Task material.
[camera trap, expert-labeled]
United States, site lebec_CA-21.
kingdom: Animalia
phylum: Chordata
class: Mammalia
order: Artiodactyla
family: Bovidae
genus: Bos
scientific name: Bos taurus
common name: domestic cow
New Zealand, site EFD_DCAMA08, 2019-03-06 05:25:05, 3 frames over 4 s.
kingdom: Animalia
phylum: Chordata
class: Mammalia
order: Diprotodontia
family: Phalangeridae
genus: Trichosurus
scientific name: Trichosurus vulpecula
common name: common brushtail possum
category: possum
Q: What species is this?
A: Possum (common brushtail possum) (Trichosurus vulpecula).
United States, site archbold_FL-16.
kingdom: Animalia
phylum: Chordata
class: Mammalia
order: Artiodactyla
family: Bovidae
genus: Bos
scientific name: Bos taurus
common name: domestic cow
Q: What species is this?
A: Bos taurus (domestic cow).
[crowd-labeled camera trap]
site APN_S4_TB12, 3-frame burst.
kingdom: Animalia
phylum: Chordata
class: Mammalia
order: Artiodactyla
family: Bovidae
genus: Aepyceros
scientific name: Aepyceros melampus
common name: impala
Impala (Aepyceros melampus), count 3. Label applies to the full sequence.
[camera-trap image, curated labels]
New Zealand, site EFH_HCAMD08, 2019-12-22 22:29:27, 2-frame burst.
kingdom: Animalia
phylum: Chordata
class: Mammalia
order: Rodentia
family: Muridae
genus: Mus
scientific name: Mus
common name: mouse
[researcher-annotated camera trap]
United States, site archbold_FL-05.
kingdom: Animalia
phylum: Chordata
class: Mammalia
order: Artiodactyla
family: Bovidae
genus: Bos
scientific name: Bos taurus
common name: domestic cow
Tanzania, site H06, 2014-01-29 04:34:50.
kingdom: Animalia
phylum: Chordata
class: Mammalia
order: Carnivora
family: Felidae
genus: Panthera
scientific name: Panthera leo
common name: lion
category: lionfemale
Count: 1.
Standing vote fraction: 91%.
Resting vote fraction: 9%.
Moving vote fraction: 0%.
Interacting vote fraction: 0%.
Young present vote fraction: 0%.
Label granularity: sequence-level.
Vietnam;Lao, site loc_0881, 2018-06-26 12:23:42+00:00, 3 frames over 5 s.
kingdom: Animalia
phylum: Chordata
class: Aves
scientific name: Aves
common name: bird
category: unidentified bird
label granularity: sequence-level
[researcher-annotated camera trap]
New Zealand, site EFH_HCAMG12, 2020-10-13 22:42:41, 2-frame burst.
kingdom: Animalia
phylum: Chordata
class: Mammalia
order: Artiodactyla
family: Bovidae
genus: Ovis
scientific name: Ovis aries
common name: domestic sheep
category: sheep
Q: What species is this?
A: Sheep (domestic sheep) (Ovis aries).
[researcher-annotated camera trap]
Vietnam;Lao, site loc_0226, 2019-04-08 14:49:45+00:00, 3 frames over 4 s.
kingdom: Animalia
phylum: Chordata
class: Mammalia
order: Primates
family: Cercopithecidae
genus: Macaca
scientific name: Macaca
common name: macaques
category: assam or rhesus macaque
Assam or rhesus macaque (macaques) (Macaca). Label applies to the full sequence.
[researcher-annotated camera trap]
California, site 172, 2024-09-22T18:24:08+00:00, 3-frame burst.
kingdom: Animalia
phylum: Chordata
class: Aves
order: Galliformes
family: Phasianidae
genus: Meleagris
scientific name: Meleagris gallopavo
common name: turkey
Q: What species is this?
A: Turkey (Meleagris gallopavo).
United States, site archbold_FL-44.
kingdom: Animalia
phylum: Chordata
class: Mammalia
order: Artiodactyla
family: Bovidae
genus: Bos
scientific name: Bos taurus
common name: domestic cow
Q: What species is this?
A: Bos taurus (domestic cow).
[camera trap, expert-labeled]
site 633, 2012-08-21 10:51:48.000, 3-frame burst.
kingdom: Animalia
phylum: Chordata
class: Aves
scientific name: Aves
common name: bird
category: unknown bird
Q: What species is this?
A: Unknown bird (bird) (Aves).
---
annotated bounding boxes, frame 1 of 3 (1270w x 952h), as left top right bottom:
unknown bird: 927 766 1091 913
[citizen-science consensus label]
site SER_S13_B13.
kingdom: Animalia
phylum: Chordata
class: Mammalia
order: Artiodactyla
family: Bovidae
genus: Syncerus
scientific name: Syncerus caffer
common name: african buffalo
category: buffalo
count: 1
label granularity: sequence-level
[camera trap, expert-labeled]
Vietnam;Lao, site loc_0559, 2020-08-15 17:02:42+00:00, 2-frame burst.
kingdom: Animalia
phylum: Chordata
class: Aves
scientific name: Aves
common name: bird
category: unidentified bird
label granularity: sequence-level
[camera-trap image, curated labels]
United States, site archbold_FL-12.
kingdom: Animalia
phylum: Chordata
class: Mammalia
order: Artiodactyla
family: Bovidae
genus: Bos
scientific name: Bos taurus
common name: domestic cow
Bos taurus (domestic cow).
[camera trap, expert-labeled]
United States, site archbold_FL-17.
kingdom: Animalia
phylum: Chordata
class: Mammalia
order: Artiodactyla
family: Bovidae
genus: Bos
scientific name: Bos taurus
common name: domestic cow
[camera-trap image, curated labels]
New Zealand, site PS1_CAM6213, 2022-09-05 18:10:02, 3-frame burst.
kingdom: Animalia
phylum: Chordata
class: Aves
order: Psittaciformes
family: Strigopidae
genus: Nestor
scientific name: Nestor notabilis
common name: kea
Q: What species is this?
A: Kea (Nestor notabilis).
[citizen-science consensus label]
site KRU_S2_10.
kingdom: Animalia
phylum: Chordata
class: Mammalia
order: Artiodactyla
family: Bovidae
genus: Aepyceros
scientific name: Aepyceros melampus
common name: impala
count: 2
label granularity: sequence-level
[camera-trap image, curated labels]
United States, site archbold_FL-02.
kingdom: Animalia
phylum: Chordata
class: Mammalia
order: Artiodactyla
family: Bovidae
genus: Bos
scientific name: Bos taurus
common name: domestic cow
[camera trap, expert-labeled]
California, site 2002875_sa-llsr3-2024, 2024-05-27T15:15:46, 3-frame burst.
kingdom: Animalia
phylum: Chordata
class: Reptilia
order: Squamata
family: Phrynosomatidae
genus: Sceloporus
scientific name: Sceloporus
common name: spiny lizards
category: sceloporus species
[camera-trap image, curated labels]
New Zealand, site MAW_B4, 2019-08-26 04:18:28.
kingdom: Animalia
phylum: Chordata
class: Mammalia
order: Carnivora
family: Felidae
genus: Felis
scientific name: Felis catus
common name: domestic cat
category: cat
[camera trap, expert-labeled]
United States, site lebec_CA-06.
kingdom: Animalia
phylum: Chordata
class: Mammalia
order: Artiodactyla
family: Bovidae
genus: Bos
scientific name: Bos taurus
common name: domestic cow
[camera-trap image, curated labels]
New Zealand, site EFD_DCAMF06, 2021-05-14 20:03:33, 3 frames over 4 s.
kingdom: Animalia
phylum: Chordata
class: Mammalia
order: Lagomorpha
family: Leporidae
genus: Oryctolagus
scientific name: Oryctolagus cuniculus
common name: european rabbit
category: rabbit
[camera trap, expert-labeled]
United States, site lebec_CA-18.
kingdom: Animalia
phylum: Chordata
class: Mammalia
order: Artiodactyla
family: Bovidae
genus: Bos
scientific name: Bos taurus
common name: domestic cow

Directions for this task. Which lines above include the word "vote"? Return each one.

The answer.
Standing vote fraction: 91%.
Resting vote fraction: 9%.
Moving vote fraction: 0%.
Interacting vote fraction: 0%.
Young present vote fraction: 0%.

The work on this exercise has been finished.